Due giorni fa, Fatos Nano con il suo governo ha compiuto la mossa più saggia in 12 anni per scegliere il vincitore senza perdere neppure minimamente e senza danneggiare la sicurezza comunque costruita. Nel momento in cui, per il voto di fiducia al governo, gli servivano non meno di 64 voti, il primo ministro albanese, mentre prima questo voto veniva ottenuto con centinaia di voti, ha cambiato rotta per togliere Fatos Nano dal gioco. L’assurdità non è stata affatto minore nemmeno nel caso del colpevole del caos e dell’anarchia, almeno per quanto riguarda le possibilità contrapposte di personificare il terrore con l’attuale e insolito capo dell’opposizione; il momento, sfuggendo alle 4 del mattino senza entrare a far parte della confusione della scena pubblica, normalmente discussa, per la demonizzazione di ciò che è stato inventato, viene cambiato attraverso il voto di fiducia al governo. E nei giorni successivi il paese scoprirà che le condizioni sono iniziate là dove arriva l’infinità del precedente governo.
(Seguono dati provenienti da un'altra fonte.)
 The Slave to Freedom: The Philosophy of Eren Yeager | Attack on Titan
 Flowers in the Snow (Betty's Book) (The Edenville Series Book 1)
Cercando di sostituire il capo del governo con Arben Malaj in un incarico importante, ma non con un altro deputato, Nano rischia di creare un precedente compiuto e di rivelare che la vera alternativa a Berisha è la distruzione dei suoi meccanismi. Come un anno fa, gli oppositori non hanno tempo di pensare a ciò che accadrà loro. Lo stesso Berisha e molti altri del suo gruppo sono stati accusati di essere gli ideatori del crimine politico. Non sorprende che per questo motivo siano condannati a non rinunciare allo scenario del conflitto, vedendo giorno dopo giorno diminuire il proprio ruolo.
Qui non si tratta più semplicemente di dissensi di partito, ma di uno sforzo per preservare l’influenza fino alla fine. È chiaro che l’unica soluzione è il loro allontanamento dai centri decisionali. Se Nano vacillerà di nuovo, allora l’agonia politica del paese si prolungherà.